«J'aime la Turquie», «L'époque des putschs est finie»: dans la joie, plusieurs milliers de Turcs ont scandé samedi soir leur soutien au président Recep Tayyip Erdogan, moins de 24 heures après l'échec de la tentative de coup d'Etat militaire.

Vendredi soir, Istanbul a été cueillie à froid par la nouvelle de l'instauration de la loi martiale par un groupe de soldats rebelles. Mais la tentative de coup d'État a fait long feu et moins de 24 heures plus tard, l'effroi a cédé la place à la liesse et à son cortège de klaxons, de rires d'enfants et de drapeaux frappés du croissant de lune et de l'étoile blanche sur fond rouge.

Recep Tayyip Erdogan ne boude pas son plaisir. Il peut se prévaloir du soutien de la communauté internationale. Sur Twitter le chef de l'État a appelé ses compatriotes à «continuer d'être maîtres des rues (...) car une nouvelle flambée (de violences) est toujours possible», après l'échec de la tentative de putsch qui a fait au moins 265 morts.

À Istanbul, le chef de l'État s'est en début de soirée adressé à cette foule de partisans, massée sous une forêt de drapeaux turcs, selon la télévision.

M. Erdogan a mis la tentative de putsch sur le compte d'un «État parallèle» et de la «Pennsylvanie», une référence explicite au prédicateur Fethullah Gülen, son ennemi juré qui vit en exil dans le Nord-Est des États-Unis. Ce dernier a nié toute implication dans les récents événements.

L'atmosphère est plutôt familiale dans le district de Kisikli, sur la rive asiatique de la métropole, où M. Erdogan possède une maison. Istanbul est le fief du président turc, qui en a été le maire.

Mais au soulagement se mêle le sentiment que les événements de la nuit de vendredi à samedi n'ont fait qu'asseoir l'autorité du président islamo-conservateur, très critiqué ces dernières années pour ses dérives autoritaires.

«J'aime la Turquie»

En marge du discours de M. Erdogan, Hayrullah Kul, 55 ans, du quartier d'Üsküdar, affiche sans détour son soutien au président. «Ils ont essayé de fomenter un coup d'État, mais ils ont échoué. Je suis vraiment heureux qu'ils n'aient pas réussi», explique-t-il à l'AFP.

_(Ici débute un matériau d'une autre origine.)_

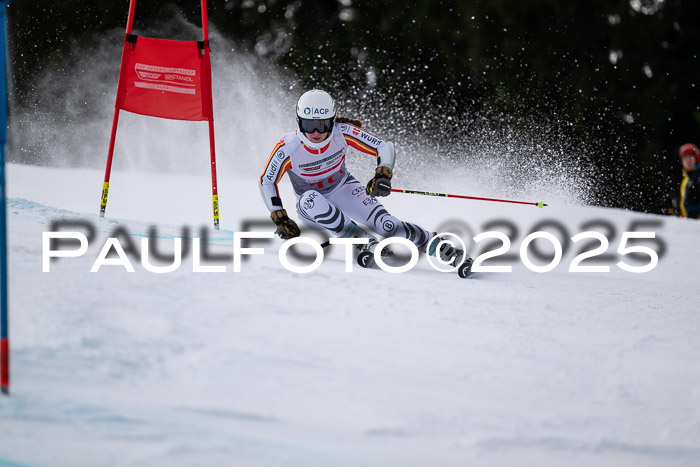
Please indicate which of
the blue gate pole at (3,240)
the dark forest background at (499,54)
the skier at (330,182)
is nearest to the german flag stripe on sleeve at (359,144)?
the skier at (330,182)

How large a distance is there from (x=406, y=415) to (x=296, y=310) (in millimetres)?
856

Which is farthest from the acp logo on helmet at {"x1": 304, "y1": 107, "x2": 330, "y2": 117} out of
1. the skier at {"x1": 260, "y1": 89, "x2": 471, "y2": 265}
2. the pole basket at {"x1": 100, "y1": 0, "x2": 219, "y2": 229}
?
the pole basket at {"x1": 100, "y1": 0, "x2": 219, "y2": 229}

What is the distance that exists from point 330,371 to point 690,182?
6527mm

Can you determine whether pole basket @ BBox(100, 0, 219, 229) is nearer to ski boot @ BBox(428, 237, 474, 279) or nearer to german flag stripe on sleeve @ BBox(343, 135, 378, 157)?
german flag stripe on sleeve @ BBox(343, 135, 378, 157)

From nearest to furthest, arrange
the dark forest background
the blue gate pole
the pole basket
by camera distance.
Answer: the blue gate pole
the pole basket
the dark forest background

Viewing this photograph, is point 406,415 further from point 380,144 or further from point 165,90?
point 165,90

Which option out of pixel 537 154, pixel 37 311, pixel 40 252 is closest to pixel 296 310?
pixel 37 311

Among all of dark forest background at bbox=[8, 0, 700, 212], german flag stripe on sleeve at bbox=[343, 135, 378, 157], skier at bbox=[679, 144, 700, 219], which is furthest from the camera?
dark forest background at bbox=[8, 0, 700, 212]

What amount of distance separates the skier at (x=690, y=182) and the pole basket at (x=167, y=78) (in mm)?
5098

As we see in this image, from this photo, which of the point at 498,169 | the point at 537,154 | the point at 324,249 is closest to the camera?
the point at 324,249

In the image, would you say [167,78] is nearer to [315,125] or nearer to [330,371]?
[315,125]

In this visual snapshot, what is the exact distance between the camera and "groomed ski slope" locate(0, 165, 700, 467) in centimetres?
260

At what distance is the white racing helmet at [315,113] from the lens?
466cm

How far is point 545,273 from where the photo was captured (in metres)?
5.29
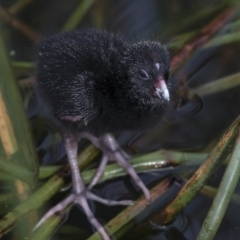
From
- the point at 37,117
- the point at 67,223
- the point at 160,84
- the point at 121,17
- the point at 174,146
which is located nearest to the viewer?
the point at 160,84

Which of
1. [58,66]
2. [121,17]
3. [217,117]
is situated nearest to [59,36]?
[58,66]

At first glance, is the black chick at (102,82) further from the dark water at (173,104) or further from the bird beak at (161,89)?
the dark water at (173,104)

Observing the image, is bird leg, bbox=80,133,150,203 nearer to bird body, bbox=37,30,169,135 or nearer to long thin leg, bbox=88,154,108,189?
long thin leg, bbox=88,154,108,189

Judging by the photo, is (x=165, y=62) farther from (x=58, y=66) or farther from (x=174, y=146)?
(x=174, y=146)

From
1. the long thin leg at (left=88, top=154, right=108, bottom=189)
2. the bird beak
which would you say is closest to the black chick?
the bird beak

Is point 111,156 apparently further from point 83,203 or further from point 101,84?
point 101,84

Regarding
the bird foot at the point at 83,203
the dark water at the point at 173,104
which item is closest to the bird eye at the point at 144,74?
the dark water at the point at 173,104
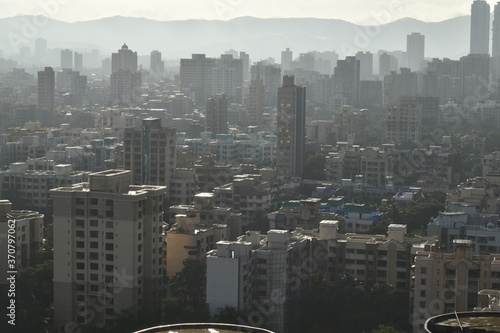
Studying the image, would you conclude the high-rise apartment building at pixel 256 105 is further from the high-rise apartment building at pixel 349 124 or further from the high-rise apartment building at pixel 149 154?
the high-rise apartment building at pixel 149 154

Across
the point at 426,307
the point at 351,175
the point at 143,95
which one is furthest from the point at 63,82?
the point at 426,307

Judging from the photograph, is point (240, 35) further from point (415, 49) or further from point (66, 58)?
point (415, 49)

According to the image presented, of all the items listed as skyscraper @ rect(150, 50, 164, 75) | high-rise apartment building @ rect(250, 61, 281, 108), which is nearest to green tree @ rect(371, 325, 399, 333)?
high-rise apartment building @ rect(250, 61, 281, 108)

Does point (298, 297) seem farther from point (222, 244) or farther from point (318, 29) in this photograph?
point (318, 29)

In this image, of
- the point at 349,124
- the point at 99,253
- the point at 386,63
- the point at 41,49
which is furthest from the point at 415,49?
the point at 99,253

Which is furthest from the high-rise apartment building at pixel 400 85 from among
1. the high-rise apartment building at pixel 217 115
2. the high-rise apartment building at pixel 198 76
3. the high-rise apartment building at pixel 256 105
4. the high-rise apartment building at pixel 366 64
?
the high-rise apartment building at pixel 217 115

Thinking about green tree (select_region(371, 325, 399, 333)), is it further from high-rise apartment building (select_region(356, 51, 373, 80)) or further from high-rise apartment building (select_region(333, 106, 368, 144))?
high-rise apartment building (select_region(356, 51, 373, 80))

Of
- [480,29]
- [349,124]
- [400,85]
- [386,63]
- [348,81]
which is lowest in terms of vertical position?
[349,124]
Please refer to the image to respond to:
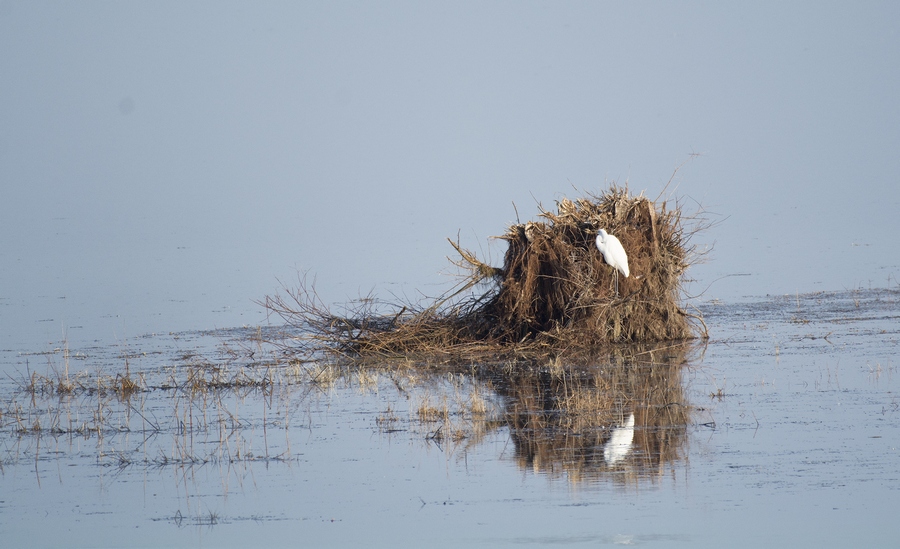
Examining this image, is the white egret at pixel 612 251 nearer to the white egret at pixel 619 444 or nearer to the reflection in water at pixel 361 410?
the reflection in water at pixel 361 410

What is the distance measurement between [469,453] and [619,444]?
1299mm

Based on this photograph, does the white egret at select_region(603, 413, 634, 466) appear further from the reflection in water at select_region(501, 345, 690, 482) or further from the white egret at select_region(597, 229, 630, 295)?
the white egret at select_region(597, 229, 630, 295)

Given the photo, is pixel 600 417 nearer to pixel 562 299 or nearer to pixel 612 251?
pixel 612 251

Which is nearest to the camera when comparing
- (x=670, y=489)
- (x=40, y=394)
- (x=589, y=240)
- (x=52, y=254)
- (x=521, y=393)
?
(x=670, y=489)

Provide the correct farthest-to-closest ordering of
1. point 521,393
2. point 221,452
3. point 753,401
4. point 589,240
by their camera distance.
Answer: point 589,240 → point 521,393 → point 753,401 → point 221,452

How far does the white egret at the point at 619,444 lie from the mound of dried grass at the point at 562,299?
530 cm

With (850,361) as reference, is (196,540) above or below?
below

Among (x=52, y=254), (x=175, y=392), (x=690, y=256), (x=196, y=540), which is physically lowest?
(x=196, y=540)

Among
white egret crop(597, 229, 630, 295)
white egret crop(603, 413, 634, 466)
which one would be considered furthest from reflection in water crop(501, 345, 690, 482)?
white egret crop(597, 229, 630, 295)

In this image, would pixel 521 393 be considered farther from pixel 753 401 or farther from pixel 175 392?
pixel 175 392

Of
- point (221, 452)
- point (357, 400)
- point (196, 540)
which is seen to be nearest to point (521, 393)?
point (357, 400)

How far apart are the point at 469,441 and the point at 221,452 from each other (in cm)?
224

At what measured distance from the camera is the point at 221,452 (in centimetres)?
1002

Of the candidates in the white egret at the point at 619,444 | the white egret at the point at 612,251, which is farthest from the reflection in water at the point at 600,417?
the white egret at the point at 612,251
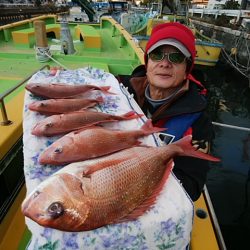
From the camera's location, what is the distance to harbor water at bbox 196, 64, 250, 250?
5781mm

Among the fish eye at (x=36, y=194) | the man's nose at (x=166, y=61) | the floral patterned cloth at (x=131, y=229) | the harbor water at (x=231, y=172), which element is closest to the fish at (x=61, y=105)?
the floral patterned cloth at (x=131, y=229)

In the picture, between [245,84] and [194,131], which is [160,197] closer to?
[194,131]

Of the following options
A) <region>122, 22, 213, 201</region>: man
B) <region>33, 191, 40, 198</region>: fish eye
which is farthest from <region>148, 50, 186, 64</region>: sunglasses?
<region>33, 191, 40, 198</region>: fish eye

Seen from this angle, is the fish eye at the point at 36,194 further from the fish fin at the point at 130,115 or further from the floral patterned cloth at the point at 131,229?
the fish fin at the point at 130,115

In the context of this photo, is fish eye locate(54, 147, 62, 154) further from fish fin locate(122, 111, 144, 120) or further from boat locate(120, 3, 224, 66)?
boat locate(120, 3, 224, 66)

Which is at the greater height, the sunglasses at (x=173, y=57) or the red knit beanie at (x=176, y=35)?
the red knit beanie at (x=176, y=35)

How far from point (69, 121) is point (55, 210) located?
2.65 feet

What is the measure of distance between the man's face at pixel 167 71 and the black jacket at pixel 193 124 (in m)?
0.14

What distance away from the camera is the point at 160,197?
133 centimetres

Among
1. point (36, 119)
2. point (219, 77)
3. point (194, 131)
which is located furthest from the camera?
point (219, 77)

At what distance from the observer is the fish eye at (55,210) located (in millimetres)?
1043

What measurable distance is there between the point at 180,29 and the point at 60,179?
1665mm

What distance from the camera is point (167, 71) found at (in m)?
2.15

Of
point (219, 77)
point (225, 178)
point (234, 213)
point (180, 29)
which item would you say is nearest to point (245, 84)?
point (219, 77)
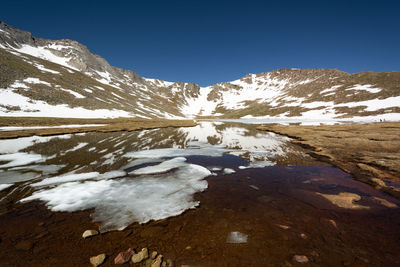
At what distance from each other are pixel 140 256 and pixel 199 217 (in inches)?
111

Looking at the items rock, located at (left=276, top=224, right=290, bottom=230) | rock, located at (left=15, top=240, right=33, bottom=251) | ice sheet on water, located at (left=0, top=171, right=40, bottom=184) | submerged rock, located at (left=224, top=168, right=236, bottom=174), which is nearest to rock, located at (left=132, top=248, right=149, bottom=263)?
rock, located at (left=15, top=240, right=33, bottom=251)

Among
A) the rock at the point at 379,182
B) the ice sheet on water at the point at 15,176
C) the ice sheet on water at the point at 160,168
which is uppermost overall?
the rock at the point at 379,182

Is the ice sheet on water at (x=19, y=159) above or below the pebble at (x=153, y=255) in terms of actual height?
below

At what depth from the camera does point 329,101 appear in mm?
113562

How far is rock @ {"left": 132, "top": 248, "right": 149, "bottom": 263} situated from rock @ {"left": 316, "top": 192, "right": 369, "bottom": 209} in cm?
856

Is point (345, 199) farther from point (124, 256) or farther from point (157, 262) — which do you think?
point (124, 256)

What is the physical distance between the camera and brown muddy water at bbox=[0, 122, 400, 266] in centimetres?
503

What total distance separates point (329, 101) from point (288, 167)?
13127 cm

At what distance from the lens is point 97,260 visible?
15.2 feet

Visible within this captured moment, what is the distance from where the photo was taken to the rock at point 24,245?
521cm

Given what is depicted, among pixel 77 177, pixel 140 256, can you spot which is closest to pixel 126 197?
pixel 140 256

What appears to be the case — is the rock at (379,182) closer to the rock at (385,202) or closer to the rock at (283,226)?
the rock at (385,202)

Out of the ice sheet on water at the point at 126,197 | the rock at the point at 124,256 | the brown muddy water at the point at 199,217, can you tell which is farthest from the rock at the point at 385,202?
the rock at the point at 124,256

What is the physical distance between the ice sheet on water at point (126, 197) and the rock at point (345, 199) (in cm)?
665
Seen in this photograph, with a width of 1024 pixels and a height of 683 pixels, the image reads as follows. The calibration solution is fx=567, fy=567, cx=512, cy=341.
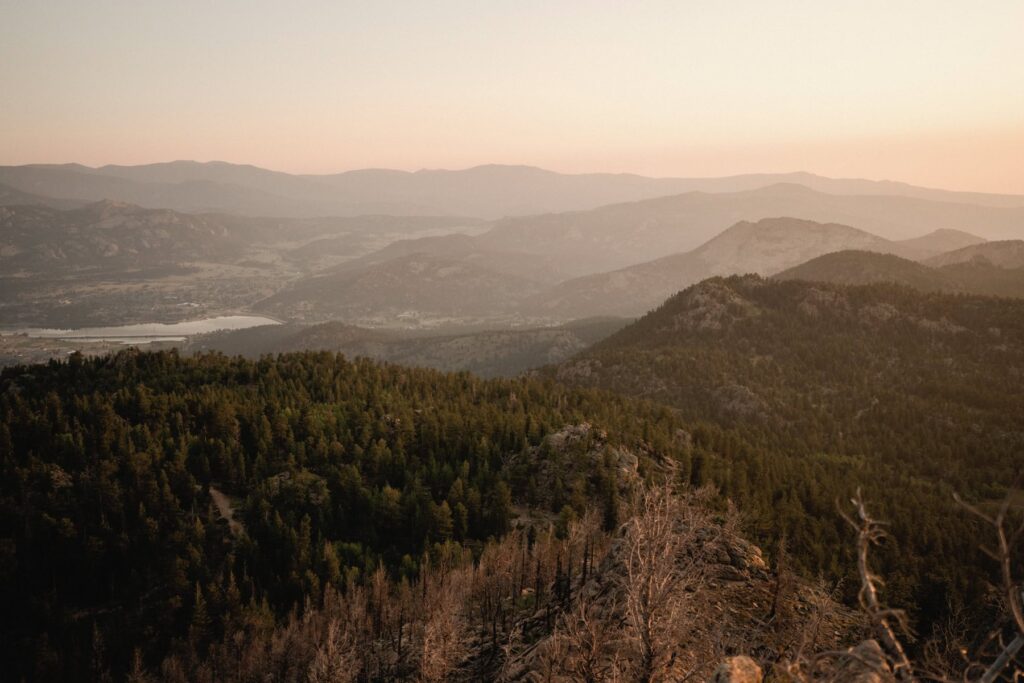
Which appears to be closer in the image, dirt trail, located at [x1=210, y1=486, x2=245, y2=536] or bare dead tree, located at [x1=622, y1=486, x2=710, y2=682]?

«Hier (vendredi), ils (les partisans de M. Gülen) ont passé une sale journée. Ils ne peuvent pas nous anéantir. En fait, ils ont renforcé notre cohésion nationale», s'exclame-t-il.

«Lazes (une minorité du nord-est), Turcs, Kurdes: nous sommes la Turquie, nous sommes tous Turcs. Ce rassemblement, c'est un message de solidarité que nous envoyons au monde entier», abonde Besir Demirozur, 29 ans.

Dans la foule, hommes, femmes et enfants arborent sur le front des bandeaux sur lesquels s'étale le nom du président.

La fin du discours de leur champion donne le signal: dans une ambiance survoltée, la foule investit les rues de la plus grande ville de Turquie.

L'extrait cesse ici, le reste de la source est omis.